“Jangan mudah tergelincir dalam saat-saat seperti ini, segala tipu muslihat dan provokasi-provokasi yang tampak atau tersembunyi dapat dilalui dengan selamat, kalau kita waspada dan bertindak sebagai patriot.”
Hari Pahlawan (Kamis, 10 November 2016), kami mendapat kehormatan diundang Pak Mitro. Meskipun sudah disampaikan perihal isi SMS-nya yang dipublikasikan ke media-sosial Kompasiana (Testimoni Jenderal Soleh, Bukan untuk Ahok), saya memandang undangan itu adalah kehormatan dan historical, untuk tidak sekedar temu-kangen untuk bertemu Pak Mitro tapi berdiskursus biar sebentar.

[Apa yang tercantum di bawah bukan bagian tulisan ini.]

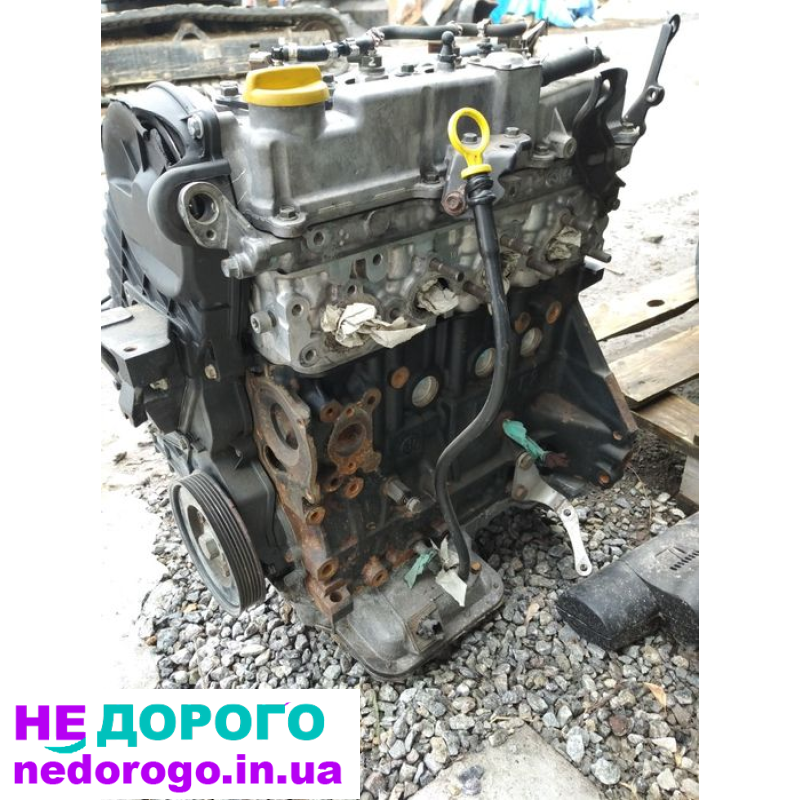 Двигун Opel Combo Corsa 1.7 Cdti, Z17DTH, 2004, 1.7 л, дизель.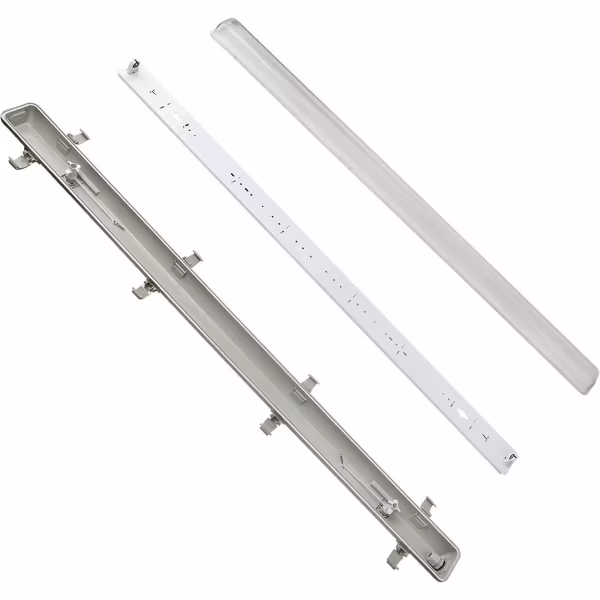 HLW LED LED TL Armatuur met T8 Buis - 150cm - Waterdicht HLW LED LED TL Armatuur met T8 Buis - 150cm - Waterdicht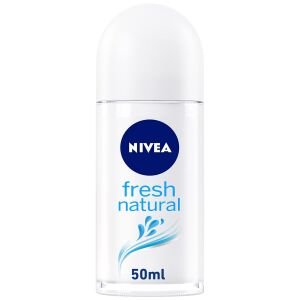NIVEA ROLLON WOM. 50ML FRESH NATURAL(6B) 5SET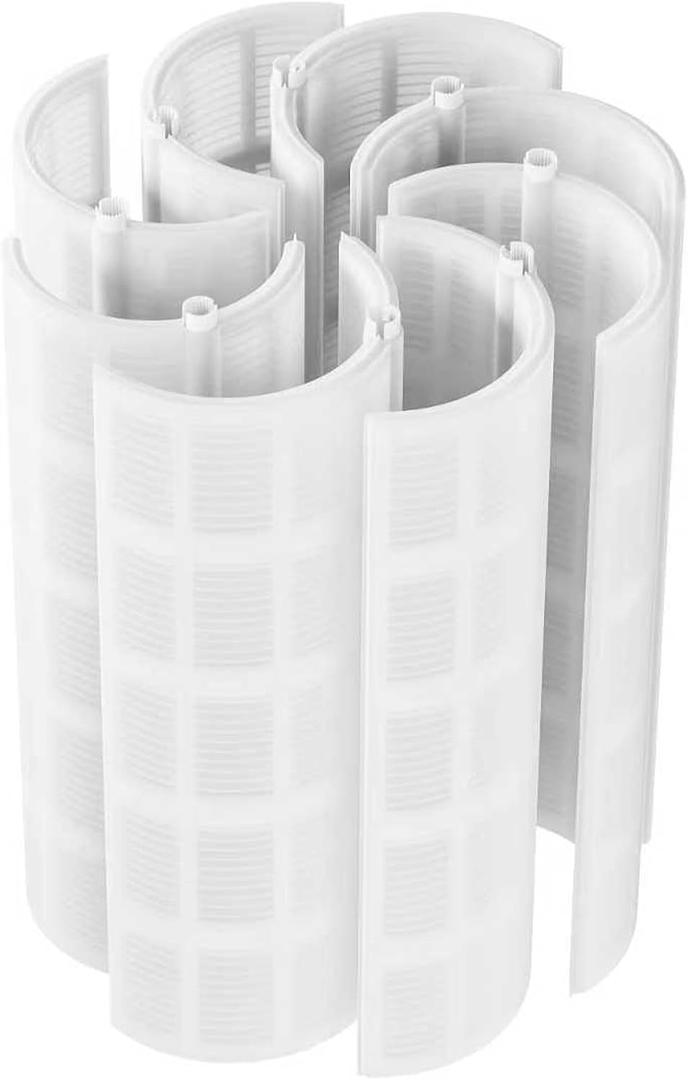 FNS Plus 60 DE Filter Grids Replacement Set | Compatible with 59003000, Jandy DEL/DEV60, Hayward DE6020, FS-2005, PFS3060, FC-9550, 60 Sq.Ft, 30" H, 7 Full + 1 Partial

Maka refleksi singkat nan bermakna di bawah inilah yang didapat dari Jenderal 'Soleh', selain dengan kerendahan hati menghantar kami kembali ke spot pertemuan lainya. Hormat tulus Jenderal.
Usianya yang bertambah tidak simetris dengan tampilan fisiknya yang malah lebih segar – entah karena pancaran bathinnya, ketika saya akhirnya berkomentar, “Pak Mitro terlihat lebih muda dan tegap dibanding hampir tiga tahun silam”. “Bukan hanya mas Berthy yang mengatakan itu”. “Nah, benar berarti, Pak”. Kami bercakap-cakap ketika awal diskursus itu.
Terus Bekerja Merawat Kebangsaan
Bercengkrama hampir dua jam, ‘Jenderal Soleh’ menekankan pentingnya terus bekerja merawat kebangsaan lewat relijiusitas yang sehat sebagai bangsa Indonesia.
Mantan Panglima Armada Timur itu menekankan betapa masa depan bangsa Indonesia dibangun dalam kebhinekaan dan saling ketergantungan antar lintas golongan, etnis, suku, budaya.
Sebagai orang belajar filsafat, saya terkejut dan kagum, ketika Pak Mitro dengan tegas dan lantang bicara Das Kapital tulisan Karl Marx yang ribuan halaman itu.
“Dulu (sebelumnya), kapital (pernah) digunakan untuk memanipulasi manusia. Namun, Jaman berubah, kita percaya kini kapital digunakan untuk menghidupi banyak orang. Ya, aspek sosial modal (capital) makin bermakna dan disadari bagi kehidupan lebih banyak orang.”
Pragmatisme lain dari filsafat yang digunakan ‘Jenderal Soleh’ yang menunjukkan kedalaman permenungan relijiusitasnya dan jenderal bintang tiga yang disandangnya, dalam bentuk analogi sederhana nan dalam, lewat dialog ini:
“Mas Berthy, kalau Anda lapar, saya kenyang, siapa yang tahu?”
“Hanya, kita berdua yang tahu masing-masing keadaan kita dan Tuhan yang Maha Besar dan Maha Kuasa”.